Série d'exercices →
1 - Imprimez le passage du texte sur l'équipe BMC qui va de « Cette équipe est » jusqu'à « acquérir de l'expérience. » inclus.
2 - Selon le texte sur l'équipe BMC, à quelle course BMC n'a-t-elle pas été invitée ?

Texte étudié →
_____

Cette équipe est une chance pour
la Suisse. Andy Rihs, qu'on peut remercier mille fois pour son
engagement, a raison de voir plus haut. Avec des Ballan et autres
Hincapie, ce team pourra être aligné dans les grandes courses. Et
c'est là que les jeunes pourront acquérir de l'expérience.
Maintenant, je trouve inadmissible que BMC n'ait pas été invitée
sur le Tour de Suisse 2009. C'est surtout dommage vis-à-vis des
jeunes, tous motivés de courir chez eux. Ce n'est pas normal, même
si je ne connais pas les raisons.



tsrsport.ch:

Dès mardi auront lieu les
Mondiaux de Mendrisio. Cancellara a annoncé la couleur en voulant
remporter la course sur route. En a-t-il les moyens
?

_____

Données extraites →
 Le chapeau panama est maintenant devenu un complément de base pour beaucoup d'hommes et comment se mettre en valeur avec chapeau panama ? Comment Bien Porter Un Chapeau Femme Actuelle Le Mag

_____

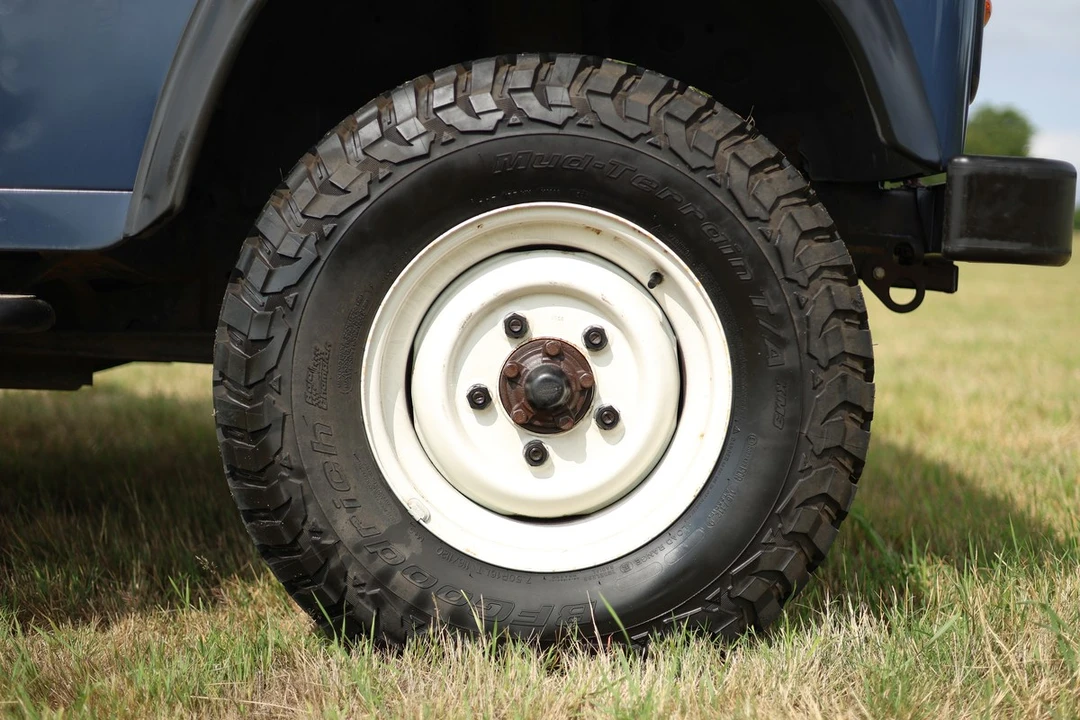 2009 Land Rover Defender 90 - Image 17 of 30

_____

Corrigé →
1 -
Cette équipe est une chance pour
la Suisse. Andy Rihs, qu'on peut remercier mille fois pour son
engagement, a raison de voir plus haut. Avec des Ballan et autres
Hincapie, ce team pourra être aligné dans les grandes courses. Et
c'est là que les jeunes pourront acquérir de l'expérience.

2 - Au Tour de Suisse 2009.